About Writing: Waiting on Sean Flynn

Waiting on Sean Flynn, Portland, OR 1997

Waiting on Sean Flynn, Portland, OR 1997

I grew up at an odd time, too young to genuinely be a boomer, too old for Gen X. I saw the Beatles on Ed Sullivan, but it’s an early, hazy memory. The Vietnam War seemed one long nightly newscast of gory firefights and violent protests. The draft ended just about the time I began to worry about it. And, just as I began to develop a political consciousness, Saigon fell; as helicopters dropped from aircraft carrier decks, jerking like wounded insects, I knew history unfolded before me: the forever intersection between before and after.

The trio of late 70s films seriously addressing the war: Coming Home, The Deer Hunter, and, especially, Apocalypse Now, seemed Rosetta Stones to jumbled, disconnected images, as did Michael Herr’s brilliant Vietnam War memoir, Dispatches. For a time, the war obsessed me. I couldn’t stop looking, even if, at times, what I saw horrified me.

Sean Flynn, Tampa

Waiting on Sean Flynn, Jobsite Theatre, Tampa

Finding one’s way into stories takes time, and I’m not sure what during the early 90s renewed my interest in the war. Maybe Bill Clinton’s election–the first Vietnam-era president–brought back those helicopters. But I began to read about the war again. Voraciously. Watched the films again. A play didn’t present itself until I began to dig into those final days from April 1975, when after began.

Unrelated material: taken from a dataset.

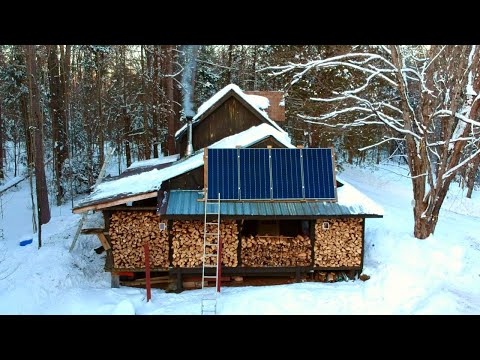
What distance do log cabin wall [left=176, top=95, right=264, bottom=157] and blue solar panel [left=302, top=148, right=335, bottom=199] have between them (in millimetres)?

Whenever you read history, particularly about traumatic events, you wonder what you would have done had you been there, and when I read that Peter Arnett was one of the few reporters who stayed in Saigon after the fall, risking his life to witness history, I asked myself (as a former journalist) what choice I would have made. I’ve never found an answer, but suddenly I had a play to write.